INFORMATION SUPPLIED Start Marker
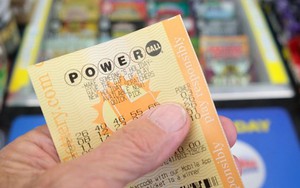 Giải độc đắc Powerball, Mỹ với khoản tiền thưởng kỷ lục 2,04 tỷ USD đã có chủ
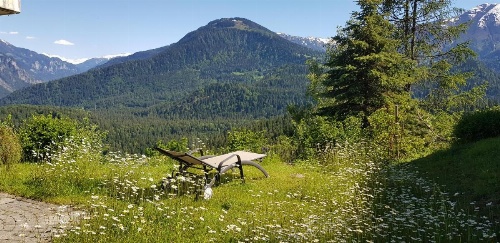 Ferienwohnung mit Sicht auf die Berge (Nähe Flims/Laax) image 31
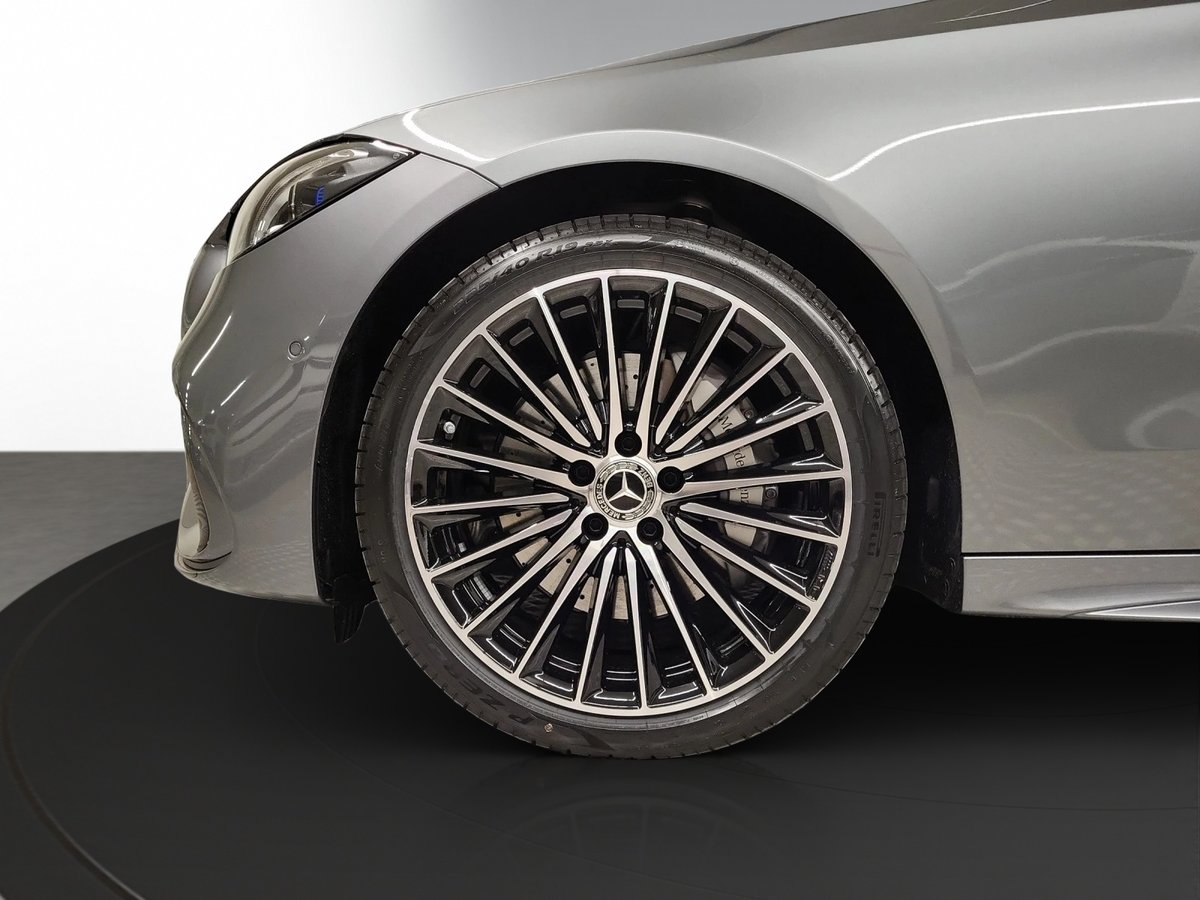 MERCEDES-BENZ C 300de T EQ Hybrid, Plug-in-Hybrid Diesel/Elettrica, Auto nuove, Automatico - 7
INFORMATION SUPPLIED End Marker
▸ **DESCRIPTION OF THE TASK**: An exact reproduction of the data is needed, with no pictures included.

▸ **SOLUTION TO THIS TASK**:
 Giải độc đắc Powerball, Mỹ với khoản tiền thưởng kỷ lục 2,04 tỷ USD đã có chủ
 Ferienwohnung mit Sicht auf die Berge (Nähe Flims/Laax) image 31
 MERCEDES-BENZ C 300de T EQ Hybrid, Plug-in-Hybrid Diesel/Elettrica, Auto nuove, Automatico - 7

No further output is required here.